I tak też było. Mimo pełni sezonu mała wioska nie jest w stanie pomieścić dużej ilości turystów. Dzięki temu nie trzeba wstawać o szóstej rano żeby zająć miejsce na plaży 🙂 W zasadzie o każdej porze dnia, nawet w bardzo pogodne, słoneczne dni można było znaleźć bardzo dobre miejsce blisko morza. Plusem plaży dla osób z dziećmi jest wyznaczona strefa, w której stoi profesjonalnie wyposażone stanowisko ratownicze, z ratownikami dyżurującymi w godzinach od 10:00 do 18:00. Trzęsacz położony jest nad typowym brzegiem klifowym. Nad morze więc można dostać się wybrukowanym zejściem, bądź od strony promenady, schodami.

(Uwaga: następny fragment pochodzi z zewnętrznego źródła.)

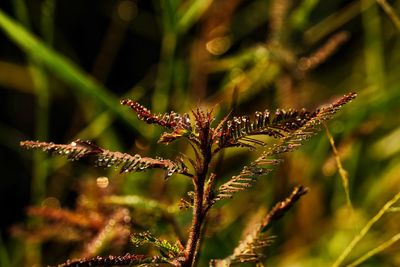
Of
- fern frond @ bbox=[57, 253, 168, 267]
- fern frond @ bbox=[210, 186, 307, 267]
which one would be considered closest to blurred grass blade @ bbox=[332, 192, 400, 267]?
fern frond @ bbox=[210, 186, 307, 267]

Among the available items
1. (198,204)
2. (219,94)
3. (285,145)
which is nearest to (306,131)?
(285,145)

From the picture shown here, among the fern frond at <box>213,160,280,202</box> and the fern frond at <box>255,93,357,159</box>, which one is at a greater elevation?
the fern frond at <box>255,93,357,159</box>

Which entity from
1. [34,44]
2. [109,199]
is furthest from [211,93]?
[109,199]

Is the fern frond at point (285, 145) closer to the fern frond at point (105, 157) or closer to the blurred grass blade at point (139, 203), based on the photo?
the fern frond at point (105, 157)

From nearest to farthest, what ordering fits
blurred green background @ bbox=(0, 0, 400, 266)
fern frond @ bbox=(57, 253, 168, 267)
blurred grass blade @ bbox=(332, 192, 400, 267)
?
fern frond @ bbox=(57, 253, 168, 267), blurred grass blade @ bbox=(332, 192, 400, 267), blurred green background @ bbox=(0, 0, 400, 266)

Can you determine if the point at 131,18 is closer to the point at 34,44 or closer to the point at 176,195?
the point at 34,44

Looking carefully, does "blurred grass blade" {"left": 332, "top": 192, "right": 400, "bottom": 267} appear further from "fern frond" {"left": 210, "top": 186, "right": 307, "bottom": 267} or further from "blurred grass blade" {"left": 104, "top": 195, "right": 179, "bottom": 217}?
"blurred grass blade" {"left": 104, "top": 195, "right": 179, "bottom": 217}

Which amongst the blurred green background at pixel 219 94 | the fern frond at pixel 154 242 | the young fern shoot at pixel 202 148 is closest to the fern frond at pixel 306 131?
the young fern shoot at pixel 202 148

To właśnie na plaży spędzaliśmy najwięcej czasu. Tosia i Staś zachwyceni dużą ilością piasku nie chcieli z niej wychodzić. Tatuś robił im prywatną zatoczkę, do której wpływała woda, więc mogli się w niej bezpiecznie popluskać, bo do morza nie za bardzo chcieli wchodzić, i ja ich doskonale rozumiem 😉 Woda zimna brrr, co nie przeszkodziło Dawidowi w wodnych szaleństwach w falach – patrz zdjęcie 🙂
Plaża plażą, a w Trzęsaczu można jeszcze zobaczyć:
– No… plażę, a leżąc na plaży i spoglądając w górę często widzi się latających nad nią paralotniarzy.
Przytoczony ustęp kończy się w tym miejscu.